■ **DO THIS**
Copy each of the following lines word for word, keeping every number, bracket, and punctuation mark unchanged.
====== DATA PROVIDED
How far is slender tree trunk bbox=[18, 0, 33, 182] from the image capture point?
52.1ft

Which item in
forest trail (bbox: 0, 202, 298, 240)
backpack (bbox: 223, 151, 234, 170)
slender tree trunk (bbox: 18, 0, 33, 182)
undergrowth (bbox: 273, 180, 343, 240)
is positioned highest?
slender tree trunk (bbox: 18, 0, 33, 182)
============
■ **THE RESULT**
How far is slender tree trunk bbox=[18, 0, 33, 182] from the image capture point?
52.1ft

Which item in
forest trail (bbox: 0, 202, 298, 240)
backpack (bbox: 223, 151, 234, 170)
slender tree trunk (bbox: 18, 0, 33, 182)
undergrowth (bbox: 273, 180, 343, 240)
is positioned highest?
slender tree trunk (bbox: 18, 0, 33, 182)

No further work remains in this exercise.